>> START

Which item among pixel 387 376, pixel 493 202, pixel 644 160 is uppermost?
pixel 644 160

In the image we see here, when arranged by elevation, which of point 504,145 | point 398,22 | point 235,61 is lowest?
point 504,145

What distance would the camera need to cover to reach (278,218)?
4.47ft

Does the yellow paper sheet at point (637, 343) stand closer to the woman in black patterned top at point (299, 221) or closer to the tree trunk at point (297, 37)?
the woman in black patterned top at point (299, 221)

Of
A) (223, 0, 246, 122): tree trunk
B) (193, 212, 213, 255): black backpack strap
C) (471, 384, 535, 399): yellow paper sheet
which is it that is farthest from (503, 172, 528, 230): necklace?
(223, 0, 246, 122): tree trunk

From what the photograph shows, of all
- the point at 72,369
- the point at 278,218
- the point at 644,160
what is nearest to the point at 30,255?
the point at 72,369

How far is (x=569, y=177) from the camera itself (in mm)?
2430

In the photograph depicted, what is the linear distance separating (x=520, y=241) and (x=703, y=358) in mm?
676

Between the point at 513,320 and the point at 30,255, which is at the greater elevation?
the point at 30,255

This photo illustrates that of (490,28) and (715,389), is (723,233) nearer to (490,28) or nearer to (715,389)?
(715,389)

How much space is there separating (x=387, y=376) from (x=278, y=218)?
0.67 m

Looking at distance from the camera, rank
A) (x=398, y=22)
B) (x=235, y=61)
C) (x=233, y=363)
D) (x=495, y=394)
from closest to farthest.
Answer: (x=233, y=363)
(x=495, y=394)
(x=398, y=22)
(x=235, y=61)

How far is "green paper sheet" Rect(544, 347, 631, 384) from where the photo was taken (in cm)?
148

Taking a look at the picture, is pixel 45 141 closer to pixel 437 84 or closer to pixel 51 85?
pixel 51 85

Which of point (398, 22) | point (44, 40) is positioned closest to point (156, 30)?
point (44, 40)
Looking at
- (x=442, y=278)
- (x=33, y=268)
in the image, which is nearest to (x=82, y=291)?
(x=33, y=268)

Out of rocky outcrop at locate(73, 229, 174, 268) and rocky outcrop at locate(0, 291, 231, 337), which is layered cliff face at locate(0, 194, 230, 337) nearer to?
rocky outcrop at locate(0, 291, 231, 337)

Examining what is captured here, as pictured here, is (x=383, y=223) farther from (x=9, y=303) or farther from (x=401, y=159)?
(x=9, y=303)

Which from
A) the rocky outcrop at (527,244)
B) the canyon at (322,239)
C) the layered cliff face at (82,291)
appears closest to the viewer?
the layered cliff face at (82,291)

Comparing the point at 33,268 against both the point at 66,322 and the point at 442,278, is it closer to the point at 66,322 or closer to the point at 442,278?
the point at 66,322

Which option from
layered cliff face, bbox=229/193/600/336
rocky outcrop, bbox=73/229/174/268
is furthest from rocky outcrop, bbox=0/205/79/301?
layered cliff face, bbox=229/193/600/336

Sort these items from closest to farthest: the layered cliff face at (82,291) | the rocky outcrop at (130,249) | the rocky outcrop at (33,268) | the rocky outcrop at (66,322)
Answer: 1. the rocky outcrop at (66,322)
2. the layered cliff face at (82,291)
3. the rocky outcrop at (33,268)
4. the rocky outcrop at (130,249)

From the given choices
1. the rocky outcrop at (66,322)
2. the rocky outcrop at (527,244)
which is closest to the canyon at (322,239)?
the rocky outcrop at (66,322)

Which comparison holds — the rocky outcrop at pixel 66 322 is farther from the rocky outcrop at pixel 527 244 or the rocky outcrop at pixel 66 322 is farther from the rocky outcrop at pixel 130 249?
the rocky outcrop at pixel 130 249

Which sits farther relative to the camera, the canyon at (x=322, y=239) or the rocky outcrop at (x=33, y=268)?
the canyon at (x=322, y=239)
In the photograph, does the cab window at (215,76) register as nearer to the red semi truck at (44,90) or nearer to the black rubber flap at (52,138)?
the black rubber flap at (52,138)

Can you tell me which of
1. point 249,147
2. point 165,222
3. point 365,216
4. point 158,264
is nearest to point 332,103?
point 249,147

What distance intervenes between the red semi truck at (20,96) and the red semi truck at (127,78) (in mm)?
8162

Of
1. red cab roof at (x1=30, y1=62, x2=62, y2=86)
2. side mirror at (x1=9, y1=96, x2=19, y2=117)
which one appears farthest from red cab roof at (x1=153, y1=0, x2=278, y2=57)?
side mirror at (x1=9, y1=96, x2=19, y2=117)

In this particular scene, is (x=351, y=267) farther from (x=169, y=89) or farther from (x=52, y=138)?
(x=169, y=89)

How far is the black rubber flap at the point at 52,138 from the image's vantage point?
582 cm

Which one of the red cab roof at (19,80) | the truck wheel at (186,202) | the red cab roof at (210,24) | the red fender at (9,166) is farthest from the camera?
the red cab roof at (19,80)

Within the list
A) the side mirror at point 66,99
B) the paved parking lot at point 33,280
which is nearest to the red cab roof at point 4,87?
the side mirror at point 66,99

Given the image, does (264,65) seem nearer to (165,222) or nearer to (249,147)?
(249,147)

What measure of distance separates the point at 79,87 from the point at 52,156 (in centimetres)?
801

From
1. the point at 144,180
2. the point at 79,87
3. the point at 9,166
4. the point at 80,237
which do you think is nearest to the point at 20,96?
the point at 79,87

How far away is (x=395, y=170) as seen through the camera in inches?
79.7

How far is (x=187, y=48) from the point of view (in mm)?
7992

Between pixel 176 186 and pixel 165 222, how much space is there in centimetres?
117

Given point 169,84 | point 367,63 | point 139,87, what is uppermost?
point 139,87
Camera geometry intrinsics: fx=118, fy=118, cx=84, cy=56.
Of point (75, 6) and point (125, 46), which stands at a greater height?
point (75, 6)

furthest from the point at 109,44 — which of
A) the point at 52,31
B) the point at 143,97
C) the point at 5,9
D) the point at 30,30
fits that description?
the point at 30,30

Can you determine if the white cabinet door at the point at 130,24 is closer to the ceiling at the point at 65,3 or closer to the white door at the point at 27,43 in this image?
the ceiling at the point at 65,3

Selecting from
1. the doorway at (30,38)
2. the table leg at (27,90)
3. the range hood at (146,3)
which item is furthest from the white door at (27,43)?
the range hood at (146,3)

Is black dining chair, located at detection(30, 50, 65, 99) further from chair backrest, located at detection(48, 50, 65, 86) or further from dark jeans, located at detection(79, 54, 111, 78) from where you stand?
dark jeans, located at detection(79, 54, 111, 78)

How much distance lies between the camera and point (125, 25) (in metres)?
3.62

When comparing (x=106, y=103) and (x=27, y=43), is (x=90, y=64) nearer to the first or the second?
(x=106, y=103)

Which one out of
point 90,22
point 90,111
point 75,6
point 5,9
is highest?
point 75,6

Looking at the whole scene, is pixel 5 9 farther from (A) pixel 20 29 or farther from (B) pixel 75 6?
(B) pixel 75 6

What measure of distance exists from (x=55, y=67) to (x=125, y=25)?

>> END

Task details: Please rewrite the stretch from the line containing "Which one out of" through the end of the entries, renaming "highest" to "uppermost" and leaving everything else unchanged.

Expected answer:
Which one out of
point 90,22
point 90,111
point 75,6
point 5,9
is uppermost?
point 75,6

Looking at the whole scene, is pixel 5 9 farther from (A) pixel 20 29 or farther from (B) pixel 75 6?
(B) pixel 75 6

What measure of distance exists from (x=55, y=67) to (x=125, y=25)?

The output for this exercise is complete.